QUESTIONS =
- 1) Name every region that the passage on HB 1541 says already has its own dedicated source of transportation money.
- 2) Write the next part of the passage on HB 1541 and Central Virginia transportation funding, picking up after its final sentence.

PASSAGE =
-------
Before we get into the very in-the-weeds details, here’s a quick, high-level summary:
Using revenue from a new sales tax and new wholesale fuel tax, HB 1541 creates a pot of transportation money that is split three ways: 35% will go to a new regional authority, the Central Virginia Transportation Authority, for regional transportation projects; 15% will go to transit and “mobility services”; and 50% will, proportionally, go back to the locality in which it was raised.
And here are the three things that, in my opinion, must be changed before the bill is worth considering (which, of course, are all explained below):
- Localities must be required to maintain 100% of their 2019 public transportation funding.
- “Mobility services” must either be removed entirely from the money dedicated to transit or narrowly defined in a way that benefits public transit—no Uber pilots, no scooters. This is money for actual-factual public transportation only.
- Confusing/conflicting language specifying how the majority of this money can be spent needs to be updated to allow the CTVA and localities to use their share of this money however they choose—on construction or maintenance, especially, for non-car infrastructure like sidewalks, trails, and transit.
If you’re passionate about transit, or would just like to see the region avoid making a generational mistake, consider emailing your state legislators and asking them to make these necessary changes to HB 1541.
OK! Now, on to the details!
Where’s the money come from and how much is it?
To pay for millions and millions of dollars of needed transportation projects (that’s roads, sidewalks, bike lanes, bridges, transit—all sorts of things), the region will need a new and recurring way to raise millions and millions of new dollars. Luckily, Central Virginia is not the first region to attempt to create a regional pot of transportation money—NOVA, Hampton Roads, and the I-81 corridor all have their own dedicated sources of transportation money. Important data point: Out of those three, only NOVA uses some of their regional money for public transportation. In fact, Hampton Roads must use their pot money on roads and bridges. That’s just plain terrible, and would be an enormous mistake for Richmond to follow the 757 down that particular road.
-------
GIVEN DATA =
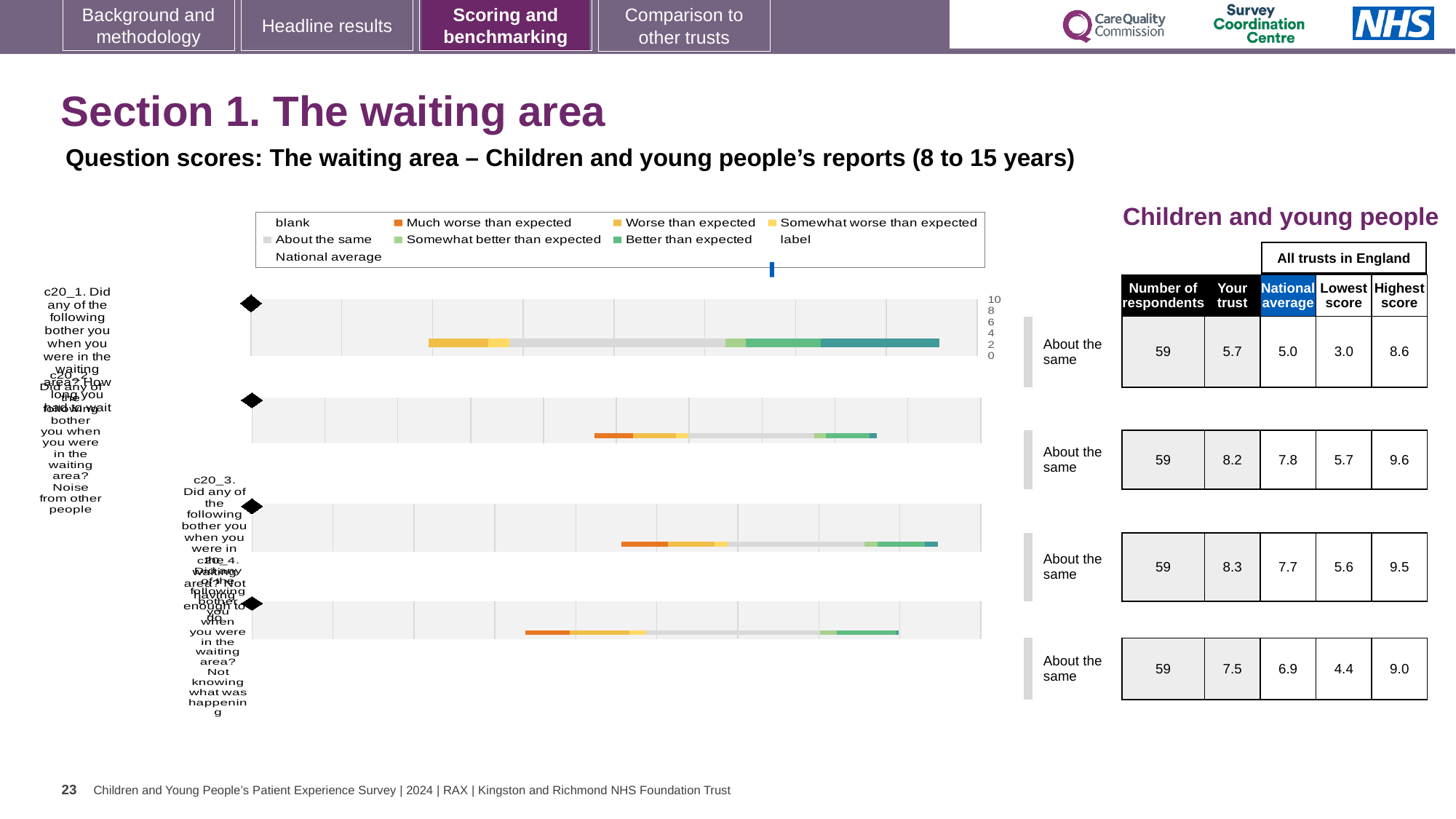
How many respondents are listed for the c20_1 question? 59 For the bottom chart (c20_4), what is the lowest score among all trusts in England? 4.4 For the bottom chart (c20_4), which is larger: the 'Your trust' score or the national average? Your trust For the top chart (c20_1), what is the difference between the 'Your trust' score and the national average? 0.7 Which question has the highest 'Your trust' score? c20_3 For the second chart (c20_2), what is the national average score? 7.8 What benchmark category is shown next to each of the four charts? About the same How many question charts (c20_1 to c20_4) are shown on the slide? 4 What kind of chart is used to show the question scores on this slide? bar chart For the third chart (c20_3), what is the highest score among all trusts in England? 9.5 Which question has the lowest 'Your trust' score? c20_1 For the top chart (c20_1), what is the 'Your trust' score shown in the table? 5.7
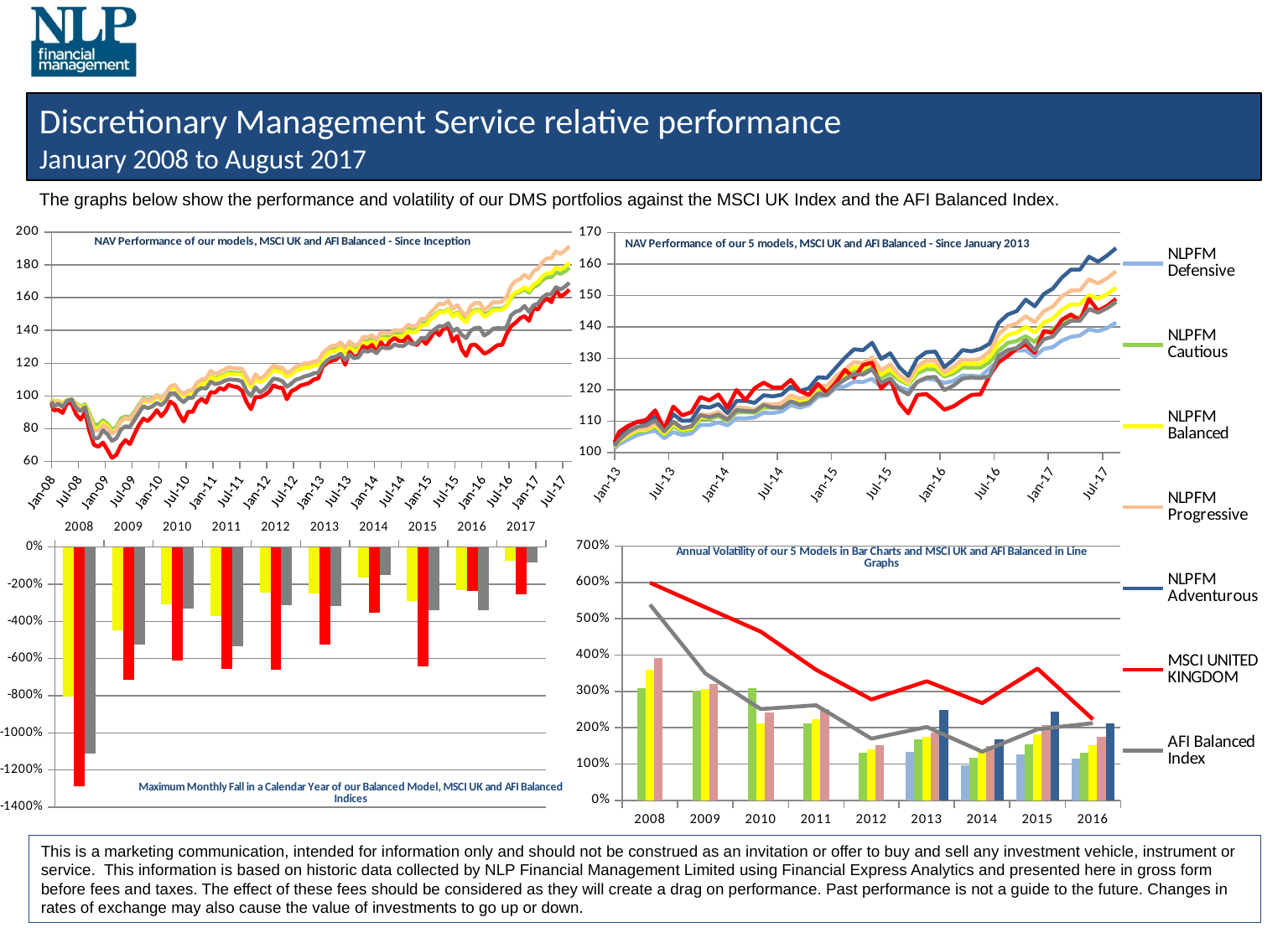
In the top-left 'NAV Performance ... Since Inception' chart, is the red MSCI UK line at its low point around Jan-09 greater or less than 80? less In the bottom-right 'Annual Volatility' chart, is the MSCI UK line value for 2008 greater or less than 500%? greater What kind of chart is the bottom-left chart titled 'Maximum Monthly Fall in a Calendar Year of our Balanced Model, MSCI UK and AFI Balanced Indices'? bar chart In the bottom-right 'Annual Volatility' chart, does the red MSCI UK line overall rise or fall from 2008 to 2016? fall In the top-right 'NAV Performance ... Since January 2013' chart, is the NLPFM Adventurous value at Jul-17 greater or less than 160? greater In the bottom-right 'Annual Volatility' chart, how many years are shown on the x axis? 9 In the top-right 'NAV Performance ... Since January 2013' chart, which series is highest at Jul-17? NLPFM Adventurous What kind of chart is the top-left chart titled 'NAV Performance of our models, MSCI UK and AFI Balanced - Since Inception'? line chart In the bottom-left 'Maximum Monthly Fall' chart, which year has the lowest (largest negative) bar? 2008 In the bottom-left 'Maximum Monthly Fall' chart, how many calendar years are shown on the x axis? 10 How many series does the legend on the right of the slide list? 7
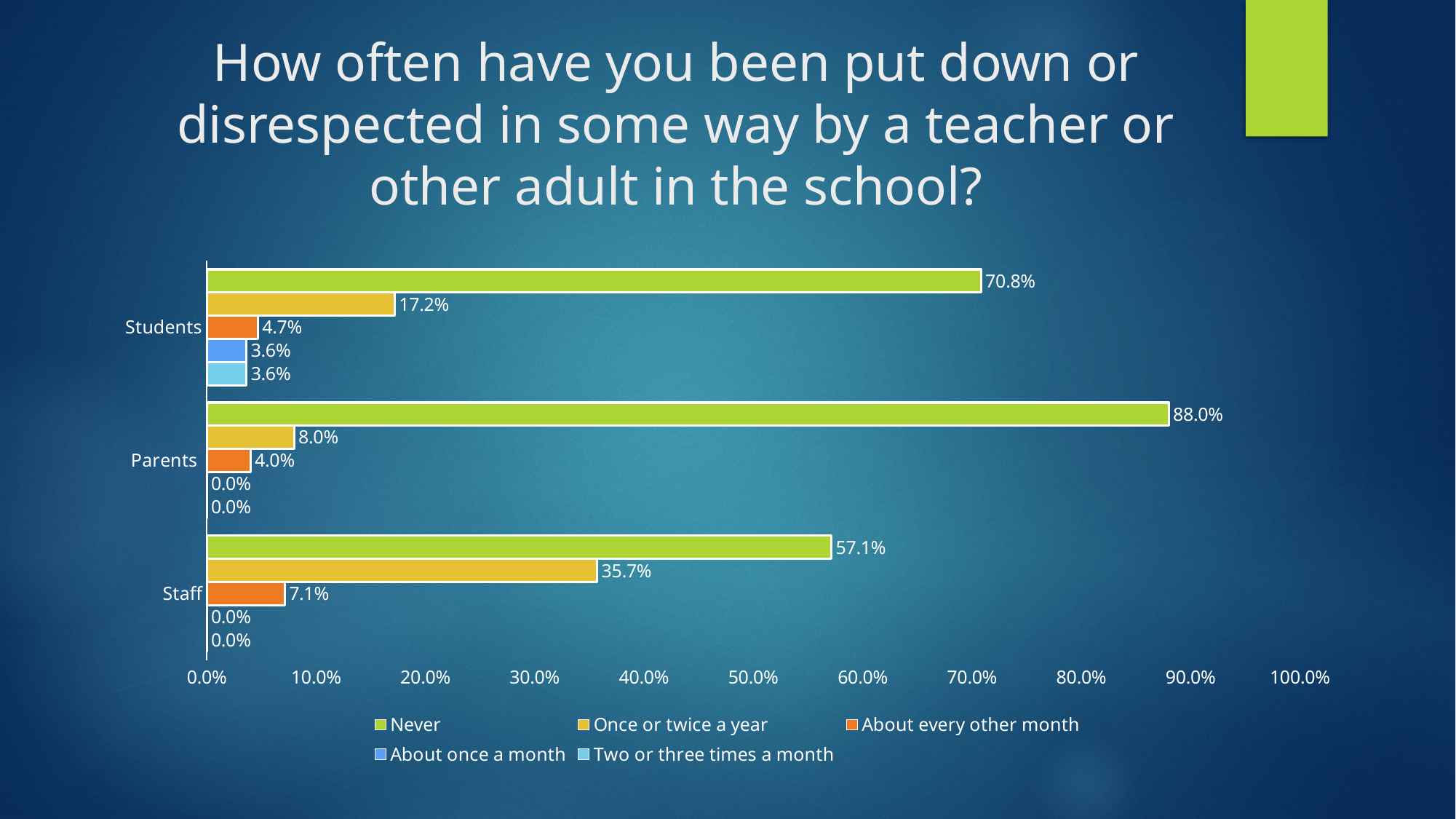
Which group has the lowest "Never" percentage? Staff How many groups (categories) are shown on the chart? 3 Which is larger: the "Once or twice a year" value for Students or for Staff? Staff What is the total of the "About once a month" and "Two or three times a month" values for Students? 7.2% What is the difference between the "Never" percentages for Parents and Staff? 30.9% What percentage of Staff answered "Once or twice a year"? 35.7% What percentage of Students answered "Never"? 70.8% How many series does the legend list? 5 Which group has the highest "Never" percentage? Parents What percentage of Parents answered "About every other month"? 4.0% What kind of chart is shown on the slide? Bar chart What is the title of the chart? How often have you been put down or disrespected in some way by a teacher or other adult in the school?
-------
WRITTEN RESPONSES =
- 1)
- NOVA
- Hampton Roads
- the I-81 corridor

- 2)
The Central Virginia region, similar to some of those other regions, will create a new 0.7% sales tax and a wholesale fuel tax. The latter is 2.1% of the statewide average wholesale price per gallon and has a floor price set on February 20, 2013.
OK, so! How much money will these new taxes raise for transportation projects? Actual economists, who I mostly avoid talking to because they terrifying me, would know better, but I think we can make some estimates using publicly available data. In 2018, the nine localities that would participate (more on that later), raised $15.8 billion through sales tax. That means an additional 0.7% would generate $110 million to work with.
HRTAC (the authority that handles Hampton Roads’s regional money) projects that in 2020 they’ll see $145 million from their 0.7% sales tax and $55 million from their fuel tax. Because I can’t find Central Virginia’s wholesale fuel sales numbers, lets just say that since our sales tax is about 76% of Hampton Roads we’ll see 76% of their fuel tax revenue. That’s $42 million, and gives us a total of $152 million, per year, to work with. I’m intensely guesstimating here, so please take it for what it’s worth.
That’s about three of GRTC’s current annual budget, so it’s a lot of money. Unfortunately, and I guess I’m biased here, but not all $152 million gets funneled straight into more and better bus for everyone.
So what can we spend this money on?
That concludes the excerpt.